Write out the complete material exactly as it stands.

Recorded data:
■ ■ ■
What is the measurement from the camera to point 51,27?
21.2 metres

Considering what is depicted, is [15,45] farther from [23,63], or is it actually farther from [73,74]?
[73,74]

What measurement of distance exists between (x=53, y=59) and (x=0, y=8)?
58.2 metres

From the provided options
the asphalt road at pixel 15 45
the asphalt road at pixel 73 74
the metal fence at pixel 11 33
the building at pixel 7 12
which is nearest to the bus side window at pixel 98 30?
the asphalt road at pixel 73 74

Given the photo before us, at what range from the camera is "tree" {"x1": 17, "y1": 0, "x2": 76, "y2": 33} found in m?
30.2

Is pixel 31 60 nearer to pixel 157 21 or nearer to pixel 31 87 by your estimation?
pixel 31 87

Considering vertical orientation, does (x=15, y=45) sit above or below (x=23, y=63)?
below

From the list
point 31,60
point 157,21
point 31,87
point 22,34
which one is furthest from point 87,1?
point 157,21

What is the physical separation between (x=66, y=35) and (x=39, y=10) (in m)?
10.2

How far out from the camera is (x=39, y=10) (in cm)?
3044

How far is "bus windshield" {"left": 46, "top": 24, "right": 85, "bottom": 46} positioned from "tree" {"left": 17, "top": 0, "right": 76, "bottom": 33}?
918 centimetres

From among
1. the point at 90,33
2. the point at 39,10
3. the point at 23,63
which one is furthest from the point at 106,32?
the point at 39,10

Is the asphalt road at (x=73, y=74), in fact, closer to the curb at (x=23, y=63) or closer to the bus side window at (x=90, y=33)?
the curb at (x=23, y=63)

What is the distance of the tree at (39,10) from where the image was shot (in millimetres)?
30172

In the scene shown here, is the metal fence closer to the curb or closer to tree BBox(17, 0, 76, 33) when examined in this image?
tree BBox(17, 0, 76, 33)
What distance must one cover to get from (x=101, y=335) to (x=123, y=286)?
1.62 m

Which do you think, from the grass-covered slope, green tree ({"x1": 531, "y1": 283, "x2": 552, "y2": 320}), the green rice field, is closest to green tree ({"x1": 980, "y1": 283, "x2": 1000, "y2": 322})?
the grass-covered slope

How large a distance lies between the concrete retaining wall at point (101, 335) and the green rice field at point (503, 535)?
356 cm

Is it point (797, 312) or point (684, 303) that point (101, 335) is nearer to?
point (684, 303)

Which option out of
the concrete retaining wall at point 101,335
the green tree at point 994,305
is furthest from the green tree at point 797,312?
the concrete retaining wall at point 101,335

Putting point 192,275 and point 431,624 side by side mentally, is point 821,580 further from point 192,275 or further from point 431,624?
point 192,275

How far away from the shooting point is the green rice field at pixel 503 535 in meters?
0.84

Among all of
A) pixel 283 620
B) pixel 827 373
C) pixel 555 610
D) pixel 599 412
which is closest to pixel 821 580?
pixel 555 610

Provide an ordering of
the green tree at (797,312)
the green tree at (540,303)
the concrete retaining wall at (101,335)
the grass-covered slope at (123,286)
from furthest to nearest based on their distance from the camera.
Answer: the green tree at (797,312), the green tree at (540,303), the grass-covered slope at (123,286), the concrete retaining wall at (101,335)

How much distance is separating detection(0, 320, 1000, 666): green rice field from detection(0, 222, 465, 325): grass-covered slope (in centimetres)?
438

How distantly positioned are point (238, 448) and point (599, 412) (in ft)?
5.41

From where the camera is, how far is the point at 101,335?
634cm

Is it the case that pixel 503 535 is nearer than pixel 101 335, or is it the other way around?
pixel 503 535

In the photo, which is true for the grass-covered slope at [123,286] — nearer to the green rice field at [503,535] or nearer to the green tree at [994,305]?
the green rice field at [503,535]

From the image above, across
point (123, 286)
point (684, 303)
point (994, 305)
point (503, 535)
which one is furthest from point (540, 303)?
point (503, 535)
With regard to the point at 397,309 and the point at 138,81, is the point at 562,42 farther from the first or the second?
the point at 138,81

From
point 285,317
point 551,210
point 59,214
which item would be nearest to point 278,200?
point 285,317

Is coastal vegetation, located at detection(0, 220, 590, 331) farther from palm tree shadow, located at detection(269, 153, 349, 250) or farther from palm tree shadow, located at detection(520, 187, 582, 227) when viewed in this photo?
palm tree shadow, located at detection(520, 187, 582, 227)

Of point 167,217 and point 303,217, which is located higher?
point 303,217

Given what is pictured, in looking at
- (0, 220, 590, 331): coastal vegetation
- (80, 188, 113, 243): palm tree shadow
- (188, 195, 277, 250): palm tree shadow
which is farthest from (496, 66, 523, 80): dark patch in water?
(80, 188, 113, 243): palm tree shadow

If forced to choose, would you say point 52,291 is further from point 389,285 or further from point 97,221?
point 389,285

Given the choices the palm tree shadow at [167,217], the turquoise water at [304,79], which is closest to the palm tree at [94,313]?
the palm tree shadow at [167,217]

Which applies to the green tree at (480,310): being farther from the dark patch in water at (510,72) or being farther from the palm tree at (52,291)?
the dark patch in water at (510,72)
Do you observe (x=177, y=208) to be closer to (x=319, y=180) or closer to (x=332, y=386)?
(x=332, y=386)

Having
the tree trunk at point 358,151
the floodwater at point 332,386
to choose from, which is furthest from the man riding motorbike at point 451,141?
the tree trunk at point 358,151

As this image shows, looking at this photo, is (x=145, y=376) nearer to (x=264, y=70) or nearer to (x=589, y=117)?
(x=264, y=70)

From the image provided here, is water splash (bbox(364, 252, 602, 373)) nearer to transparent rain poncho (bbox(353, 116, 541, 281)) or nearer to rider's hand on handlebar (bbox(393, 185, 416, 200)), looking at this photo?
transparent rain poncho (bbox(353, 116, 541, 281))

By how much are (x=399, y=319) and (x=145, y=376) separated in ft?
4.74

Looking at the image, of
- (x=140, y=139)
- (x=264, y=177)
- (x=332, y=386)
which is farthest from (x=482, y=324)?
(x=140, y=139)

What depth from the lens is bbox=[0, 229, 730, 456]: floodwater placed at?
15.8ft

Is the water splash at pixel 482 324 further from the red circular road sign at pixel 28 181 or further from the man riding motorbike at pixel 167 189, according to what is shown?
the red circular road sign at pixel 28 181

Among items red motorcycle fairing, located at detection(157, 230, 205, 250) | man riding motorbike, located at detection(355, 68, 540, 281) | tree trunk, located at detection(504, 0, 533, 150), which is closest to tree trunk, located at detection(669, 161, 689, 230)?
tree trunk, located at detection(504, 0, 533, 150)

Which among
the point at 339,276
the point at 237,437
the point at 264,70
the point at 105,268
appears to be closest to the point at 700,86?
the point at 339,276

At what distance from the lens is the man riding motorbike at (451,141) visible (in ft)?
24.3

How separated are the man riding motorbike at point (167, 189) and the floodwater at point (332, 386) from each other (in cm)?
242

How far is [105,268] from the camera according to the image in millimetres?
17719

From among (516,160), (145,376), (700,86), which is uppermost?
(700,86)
■ ■ ■
▸ The reply:
What is the measurement from the camera to point 51,27?
21.2 metres

Considering what is depicted, is [15,45] farther from [23,63], or is it actually farther from [73,74]?
[73,74]

What measurement of distance exists between (x=53, y=59) and (x=0, y=8)?
58.2 metres

From the provided options
the asphalt road at pixel 15 45
the asphalt road at pixel 73 74
the metal fence at pixel 11 33
the building at pixel 7 12
which is nearest to the bus side window at pixel 98 30?
the asphalt road at pixel 73 74

Given the photo before us, at what range from the camera is "tree" {"x1": 17, "y1": 0, "x2": 76, "y2": 33} found in m?
30.2

Is pixel 31 60 nearer to pixel 157 21 or nearer to pixel 31 87 by your estimation?
pixel 31 87

Considering vertical orientation, does (x=15, y=45) sit above or below (x=23, y=63)?
below

From the list
point 31,60
point 157,21
point 31,87
point 22,34
which one is furthest from point 87,1?
point 157,21

What is the physical separation between (x=66, y=35) and (x=39, y=10) (in m)?
10.2

How far out from the camera is (x=39, y=10) (in cm)?
3044

How far is "bus windshield" {"left": 46, "top": 24, "right": 85, "bottom": 46} positioned from "tree" {"left": 17, "top": 0, "right": 76, "bottom": 33}?
918 centimetres

From among
1. the point at 90,33
2. the point at 39,10
3. the point at 23,63
which one is furthest from the point at 106,32?
the point at 39,10

Is the asphalt road at (x=73, y=74), in fact, closer to the curb at (x=23, y=63) or closer to the bus side window at (x=90, y=33)?
the curb at (x=23, y=63)

What is the distance of the tree at (39,10) from where the image was shot (in millimetres)?
30172

In the scene shown here, is the metal fence closer to the curb or closer to tree BBox(17, 0, 76, 33) when examined in this image?
tree BBox(17, 0, 76, 33)
What distance must one cover to get from (x=101, y=335) to (x=123, y=286)?
1.62 m

Which do you think, from the grass-covered slope, green tree ({"x1": 531, "y1": 283, "x2": 552, "y2": 320}), the green rice field, is closest to green tree ({"x1": 980, "y1": 283, "x2": 1000, "y2": 322})?
the grass-covered slope

How large a distance lies between the concrete retaining wall at point (101, 335) and the green rice field at point (503, 535)?
356 cm

Is it point (797, 312) or point (684, 303) that point (101, 335) is nearer to?
point (684, 303)

Which option out of
the concrete retaining wall at point 101,335
the green tree at point 994,305
is furthest from the green tree at point 797,312?
the concrete retaining wall at point 101,335

Putting point 192,275 and point 431,624 side by side mentally, is point 821,580 further from point 192,275 or further from point 431,624?
point 192,275

How far away from the shooting point is the green rice field at pixel 503 535 in meters?
0.84

Among all of
A) pixel 283 620
B) pixel 827 373
C) pixel 555 610
D) pixel 599 412
which is closest to pixel 821 580?
pixel 555 610

Provide an ordering of
the green tree at (797,312)
the green tree at (540,303)
the concrete retaining wall at (101,335)
the grass-covered slope at (123,286)
from furthest to nearest based on their distance from the camera.
Answer: the green tree at (797,312), the green tree at (540,303), the grass-covered slope at (123,286), the concrete retaining wall at (101,335)

How much distance is separating detection(0, 320, 1000, 666): green rice field from detection(0, 222, 465, 325): grass-covered slope (in centimetres)?
438

How distantly positioned are point (238, 448) and point (599, 412) (in ft)?
5.41

From where the camera is, how far is the point at 101,335?
634cm

Is it the case that pixel 503 535 is nearer than pixel 101 335, or is it the other way around?
pixel 503 535

In the photo, which is true for the grass-covered slope at [123,286] — nearer to the green rice field at [503,535] or nearer to the green tree at [994,305]?
the green rice field at [503,535]

From the image above, across
point (123, 286)
point (684, 303)
point (994, 305)
point (503, 535)
which one is furthest from point (540, 303)?
point (503, 535)
With regard to the point at 397,309 and the point at 138,81, is the point at 562,42 farther from the first or the second?
the point at 138,81

From
point 285,317
point 551,210
point 59,214
which item would be nearest to point 278,200?
point 285,317

Is coastal vegetation, located at detection(0, 220, 590, 331) farther from palm tree shadow, located at detection(269, 153, 349, 250) or farther from palm tree shadow, located at detection(520, 187, 582, 227) when viewed in this photo?
palm tree shadow, located at detection(520, 187, 582, 227)

Of point 167,217 and point 303,217, which is located higher?
point 303,217

Given what is pictured, in looking at
- (0, 220, 590, 331): coastal vegetation
- (80, 188, 113, 243): palm tree shadow
- (188, 195, 277, 250): palm tree shadow
which is farthest from (496, 66, 523, 80): dark patch in water?
(80, 188, 113, 243): palm tree shadow

If forced to choose, would you say point 52,291 is further from point 389,285 or further from point 97,221?
point 389,285

Given the choices the palm tree shadow at [167,217], the turquoise water at [304,79], which is closest to the palm tree at [94,313]?
the palm tree shadow at [167,217]

Which applies to the green tree at (480,310): being farther from the dark patch in water at (510,72) or being farther from the palm tree at (52,291)?
the dark patch in water at (510,72)
Do you observe (x=177, y=208) to be closer to (x=319, y=180) or closer to (x=332, y=386)?
(x=332, y=386)

Having
the tree trunk at point 358,151
the floodwater at point 332,386
to choose from, which is furthest from the man riding motorbike at point 451,141?
the tree trunk at point 358,151

As this image shows, looking at this photo, is (x=145, y=376) nearer to (x=264, y=70) or nearer to (x=589, y=117)?
(x=264, y=70)

From the image provided here, is water splash (bbox(364, 252, 602, 373)) nearer to transparent rain poncho (bbox(353, 116, 541, 281)) or nearer to rider's hand on handlebar (bbox(393, 185, 416, 200)), looking at this photo?
transparent rain poncho (bbox(353, 116, 541, 281))

By how much are (x=399, y=319) and (x=145, y=376) separated in ft?
4.74

Looking at the image, of
- (x=140, y=139)
- (x=264, y=177)
- (x=332, y=386)
which is farthest from (x=482, y=324)?
(x=140, y=139)

What depth from the lens is bbox=[0, 229, 730, 456]: floodwater placed at?
15.8ft

Is the water splash at pixel 482 324 further from the red circular road sign at pixel 28 181 or further from the man riding motorbike at pixel 167 189, according to what is shown?
the red circular road sign at pixel 28 181

Among items red motorcycle fairing, located at detection(157, 230, 205, 250) | man riding motorbike, located at detection(355, 68, 540, 281) | tree trunk, located at detection(504, 0, 533, 150), which is closest to tree trunk, located at detection(669, 161, 689, 230)?
tree trunk, located at detection(504, 0, 533, 150)

Which among
the point at 339,276
the point at 237,437
the point at 264,70
the point at 105,268
appears to be closest to the point at 700,86?
the point at 339,276

At what distance from the lens is the man riding motorbike at (451,141) visible (in ft)?
24.3

How separated are the man riding motorbike at point (167, 189) and the floodwater at point (332, 386) from each other (in cm)?
242

How far is [105,268] from the camera according to the image in millimetres?
17719

From among (516,160), (145,376), (700,86), which is uppermost?
(700,86)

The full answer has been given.